Elie Mahfoud (Arabic: ايلي محفوض; born 14 March 1968 in Beirut) is a Lebanese lawyer, author, politician, head of the Change Movement (حركة التغـيير) and a member of the secretary-general of the 14 March alliance which he belongs to since October 2006, before which he used to be an FPM official since 1987. He is close to the Lebanese Forces.

== Biography ==
He was born in Beirut on 14 March 1968, to a Christian family from the town of Andaket in Akkar, North Lebanon. He is married to Maria Abu Shakra and they have two sons, Michel and Marc.

He grew up with his family in Furn El Chebbak. He received his primary education at the Frère College, and then moved to the Mont La Salle College in Ain Saadeh, he then joined the Faculty of Law and Political Sciences at the Lebanese University and obtained a Bachelor of Laws, then joined in 1993 the Beirut Bar Association as a graduated lawyer in Reda Al-Khazen's office.

He was mentored by Said Akl and in 1985 founded the Change Movement, which registered as a Lebanese party on 29 December 2010. Mahfoud belongs to the Maronite politics and considers the Lebanese Forces and its leader Samir Geagea the closest to him, also opposes the Michel Aoun's Free Patriotic Movement.

During the civil war period from 1986 to 1989, he volunteered in the Red Cross as a paramedic. He participated rescue operations in military battles of Jbaa and Jarjoa, which It was between Hezbollah and the Amal Movement.

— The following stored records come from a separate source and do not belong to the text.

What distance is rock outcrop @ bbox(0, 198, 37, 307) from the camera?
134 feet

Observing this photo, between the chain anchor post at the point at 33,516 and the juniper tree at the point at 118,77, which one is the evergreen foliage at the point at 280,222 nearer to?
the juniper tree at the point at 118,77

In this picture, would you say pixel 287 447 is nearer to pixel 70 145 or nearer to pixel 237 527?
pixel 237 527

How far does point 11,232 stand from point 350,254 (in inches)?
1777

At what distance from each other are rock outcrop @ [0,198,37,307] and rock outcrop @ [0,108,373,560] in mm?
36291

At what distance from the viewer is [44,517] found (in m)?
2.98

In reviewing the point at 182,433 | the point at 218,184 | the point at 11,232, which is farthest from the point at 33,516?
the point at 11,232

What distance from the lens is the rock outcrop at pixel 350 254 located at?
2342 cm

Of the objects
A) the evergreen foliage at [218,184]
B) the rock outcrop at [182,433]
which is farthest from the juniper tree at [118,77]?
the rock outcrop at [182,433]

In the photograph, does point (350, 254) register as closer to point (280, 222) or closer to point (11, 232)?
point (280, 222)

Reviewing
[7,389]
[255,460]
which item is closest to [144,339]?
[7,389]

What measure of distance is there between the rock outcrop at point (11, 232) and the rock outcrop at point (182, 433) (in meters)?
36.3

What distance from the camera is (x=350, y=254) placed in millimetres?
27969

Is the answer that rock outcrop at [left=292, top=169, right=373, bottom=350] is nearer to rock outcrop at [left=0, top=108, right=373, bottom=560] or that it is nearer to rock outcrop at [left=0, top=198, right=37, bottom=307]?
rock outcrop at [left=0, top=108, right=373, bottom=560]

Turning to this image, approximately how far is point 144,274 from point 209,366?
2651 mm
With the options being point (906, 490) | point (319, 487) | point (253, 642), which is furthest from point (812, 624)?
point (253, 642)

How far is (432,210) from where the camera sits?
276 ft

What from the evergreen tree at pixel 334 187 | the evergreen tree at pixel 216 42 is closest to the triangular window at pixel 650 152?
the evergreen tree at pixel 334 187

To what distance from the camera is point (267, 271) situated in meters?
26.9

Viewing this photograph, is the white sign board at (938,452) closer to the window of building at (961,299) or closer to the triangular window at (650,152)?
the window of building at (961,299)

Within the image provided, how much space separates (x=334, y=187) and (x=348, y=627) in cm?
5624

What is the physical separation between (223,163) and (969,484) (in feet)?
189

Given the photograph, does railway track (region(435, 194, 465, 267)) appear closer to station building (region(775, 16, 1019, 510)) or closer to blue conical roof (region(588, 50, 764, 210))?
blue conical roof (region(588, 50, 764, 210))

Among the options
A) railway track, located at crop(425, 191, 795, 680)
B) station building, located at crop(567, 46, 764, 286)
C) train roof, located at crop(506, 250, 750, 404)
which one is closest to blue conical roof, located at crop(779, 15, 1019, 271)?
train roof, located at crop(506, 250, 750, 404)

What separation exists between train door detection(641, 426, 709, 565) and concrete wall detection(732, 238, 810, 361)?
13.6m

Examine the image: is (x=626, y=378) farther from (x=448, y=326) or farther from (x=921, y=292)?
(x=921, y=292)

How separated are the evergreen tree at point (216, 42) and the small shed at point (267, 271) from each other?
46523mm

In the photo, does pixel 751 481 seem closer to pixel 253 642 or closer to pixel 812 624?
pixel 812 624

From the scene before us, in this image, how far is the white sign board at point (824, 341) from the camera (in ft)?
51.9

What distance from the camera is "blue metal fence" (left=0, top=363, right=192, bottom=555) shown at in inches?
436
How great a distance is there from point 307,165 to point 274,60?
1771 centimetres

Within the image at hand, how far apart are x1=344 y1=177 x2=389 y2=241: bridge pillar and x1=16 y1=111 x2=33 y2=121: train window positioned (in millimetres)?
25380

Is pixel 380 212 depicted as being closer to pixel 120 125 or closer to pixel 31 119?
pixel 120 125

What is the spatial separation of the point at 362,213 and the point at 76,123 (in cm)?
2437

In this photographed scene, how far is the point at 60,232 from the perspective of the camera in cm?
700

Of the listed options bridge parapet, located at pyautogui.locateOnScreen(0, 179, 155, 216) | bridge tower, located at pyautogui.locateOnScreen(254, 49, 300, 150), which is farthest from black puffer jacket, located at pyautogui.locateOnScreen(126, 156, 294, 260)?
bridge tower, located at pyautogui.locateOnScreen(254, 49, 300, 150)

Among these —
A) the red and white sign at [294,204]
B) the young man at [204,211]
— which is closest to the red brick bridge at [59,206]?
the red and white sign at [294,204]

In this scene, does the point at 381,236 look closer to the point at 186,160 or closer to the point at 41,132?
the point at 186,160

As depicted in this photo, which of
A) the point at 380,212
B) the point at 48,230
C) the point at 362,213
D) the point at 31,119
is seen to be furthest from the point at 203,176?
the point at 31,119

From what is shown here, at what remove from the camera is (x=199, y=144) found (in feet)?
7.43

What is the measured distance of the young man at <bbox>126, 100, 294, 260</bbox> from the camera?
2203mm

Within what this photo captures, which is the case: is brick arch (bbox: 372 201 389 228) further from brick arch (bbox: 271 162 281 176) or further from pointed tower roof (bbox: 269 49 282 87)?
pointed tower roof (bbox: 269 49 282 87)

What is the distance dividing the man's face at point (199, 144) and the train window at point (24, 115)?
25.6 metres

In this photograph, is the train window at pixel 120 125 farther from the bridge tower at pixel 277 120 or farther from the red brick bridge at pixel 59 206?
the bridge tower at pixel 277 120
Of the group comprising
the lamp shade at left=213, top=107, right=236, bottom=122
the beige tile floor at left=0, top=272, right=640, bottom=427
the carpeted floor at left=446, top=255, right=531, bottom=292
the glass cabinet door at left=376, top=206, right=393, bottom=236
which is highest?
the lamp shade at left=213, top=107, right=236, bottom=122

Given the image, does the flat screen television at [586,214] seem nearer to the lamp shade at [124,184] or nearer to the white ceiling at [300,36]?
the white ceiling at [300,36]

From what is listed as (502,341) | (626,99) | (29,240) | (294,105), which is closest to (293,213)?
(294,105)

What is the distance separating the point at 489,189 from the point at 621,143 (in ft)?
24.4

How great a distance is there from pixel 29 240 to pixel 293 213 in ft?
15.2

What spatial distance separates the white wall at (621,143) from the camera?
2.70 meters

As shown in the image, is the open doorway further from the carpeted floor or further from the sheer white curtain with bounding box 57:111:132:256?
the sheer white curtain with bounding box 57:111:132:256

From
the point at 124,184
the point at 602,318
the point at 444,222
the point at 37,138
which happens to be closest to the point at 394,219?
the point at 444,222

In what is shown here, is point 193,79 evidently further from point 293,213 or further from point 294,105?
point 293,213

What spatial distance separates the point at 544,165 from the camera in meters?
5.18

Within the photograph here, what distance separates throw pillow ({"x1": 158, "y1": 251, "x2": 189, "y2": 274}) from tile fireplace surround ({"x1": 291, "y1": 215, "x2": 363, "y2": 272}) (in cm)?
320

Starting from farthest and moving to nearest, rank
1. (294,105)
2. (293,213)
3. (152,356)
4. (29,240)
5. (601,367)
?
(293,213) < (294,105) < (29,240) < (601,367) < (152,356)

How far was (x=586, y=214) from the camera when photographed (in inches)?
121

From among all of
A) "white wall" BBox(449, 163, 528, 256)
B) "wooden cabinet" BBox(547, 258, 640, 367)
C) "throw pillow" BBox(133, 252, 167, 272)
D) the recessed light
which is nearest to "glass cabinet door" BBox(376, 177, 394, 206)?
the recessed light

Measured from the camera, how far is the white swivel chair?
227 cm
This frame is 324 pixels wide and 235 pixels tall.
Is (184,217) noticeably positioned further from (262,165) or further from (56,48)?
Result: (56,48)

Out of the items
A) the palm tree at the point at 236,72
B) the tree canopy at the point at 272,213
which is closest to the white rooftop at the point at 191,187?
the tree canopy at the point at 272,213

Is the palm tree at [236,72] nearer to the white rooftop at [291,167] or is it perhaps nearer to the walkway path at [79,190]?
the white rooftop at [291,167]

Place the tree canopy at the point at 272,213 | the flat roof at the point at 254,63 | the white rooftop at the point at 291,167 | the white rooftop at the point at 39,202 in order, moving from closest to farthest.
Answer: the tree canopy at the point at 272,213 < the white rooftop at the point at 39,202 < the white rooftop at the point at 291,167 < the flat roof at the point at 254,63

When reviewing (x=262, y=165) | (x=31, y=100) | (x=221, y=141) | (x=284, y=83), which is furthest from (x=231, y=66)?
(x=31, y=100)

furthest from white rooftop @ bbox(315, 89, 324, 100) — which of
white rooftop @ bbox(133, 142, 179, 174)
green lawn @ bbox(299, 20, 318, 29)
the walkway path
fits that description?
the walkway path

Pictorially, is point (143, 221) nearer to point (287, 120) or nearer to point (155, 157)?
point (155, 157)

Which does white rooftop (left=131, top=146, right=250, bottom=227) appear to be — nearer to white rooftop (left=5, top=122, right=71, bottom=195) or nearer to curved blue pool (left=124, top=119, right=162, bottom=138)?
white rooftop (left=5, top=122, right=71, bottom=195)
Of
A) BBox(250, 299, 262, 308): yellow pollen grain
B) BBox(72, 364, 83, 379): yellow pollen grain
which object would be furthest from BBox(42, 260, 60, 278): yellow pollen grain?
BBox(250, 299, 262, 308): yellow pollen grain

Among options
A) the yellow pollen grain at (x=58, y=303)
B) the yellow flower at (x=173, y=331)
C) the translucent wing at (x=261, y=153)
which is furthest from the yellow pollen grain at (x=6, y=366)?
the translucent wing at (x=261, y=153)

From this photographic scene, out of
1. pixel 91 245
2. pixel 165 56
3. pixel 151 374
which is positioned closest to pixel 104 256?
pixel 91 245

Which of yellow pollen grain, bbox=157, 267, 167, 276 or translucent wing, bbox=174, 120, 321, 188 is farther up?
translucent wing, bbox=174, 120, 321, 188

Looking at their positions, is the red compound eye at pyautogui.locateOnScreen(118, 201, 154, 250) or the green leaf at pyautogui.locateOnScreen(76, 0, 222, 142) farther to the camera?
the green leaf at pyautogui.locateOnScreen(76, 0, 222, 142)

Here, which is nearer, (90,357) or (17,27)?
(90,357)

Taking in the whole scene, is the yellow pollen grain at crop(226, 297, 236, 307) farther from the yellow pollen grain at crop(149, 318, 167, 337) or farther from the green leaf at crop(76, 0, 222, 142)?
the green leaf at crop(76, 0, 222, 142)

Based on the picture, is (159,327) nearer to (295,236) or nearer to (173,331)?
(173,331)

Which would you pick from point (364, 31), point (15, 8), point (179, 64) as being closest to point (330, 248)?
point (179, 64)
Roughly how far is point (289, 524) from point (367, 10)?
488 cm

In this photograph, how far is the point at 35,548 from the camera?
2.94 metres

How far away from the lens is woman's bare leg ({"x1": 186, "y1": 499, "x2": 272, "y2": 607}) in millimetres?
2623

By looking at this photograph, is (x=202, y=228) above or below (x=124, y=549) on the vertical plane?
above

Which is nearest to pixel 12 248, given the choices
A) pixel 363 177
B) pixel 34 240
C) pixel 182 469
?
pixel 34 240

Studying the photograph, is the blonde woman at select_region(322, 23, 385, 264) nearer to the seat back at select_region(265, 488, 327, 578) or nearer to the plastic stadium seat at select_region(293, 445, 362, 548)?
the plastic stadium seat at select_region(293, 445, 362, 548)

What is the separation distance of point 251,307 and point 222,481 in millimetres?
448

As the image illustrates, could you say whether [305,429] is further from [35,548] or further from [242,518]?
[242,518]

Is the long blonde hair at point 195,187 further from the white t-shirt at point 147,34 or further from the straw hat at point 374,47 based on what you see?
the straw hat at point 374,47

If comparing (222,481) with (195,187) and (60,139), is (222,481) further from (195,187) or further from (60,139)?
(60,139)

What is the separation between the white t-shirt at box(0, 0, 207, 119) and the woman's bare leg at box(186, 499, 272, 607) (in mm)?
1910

He has published hundreds of articles in many Lebanese newspapers, and has thousands of positions, statements, statements, television and radio interviews and in the written press. He also published a number of political books like: "We and the Cause", "From the Phoenicians to the Aounists", "Otherwise Lebanon Would End", "The Deception of theCentury", "With Thirty pieces of Silver".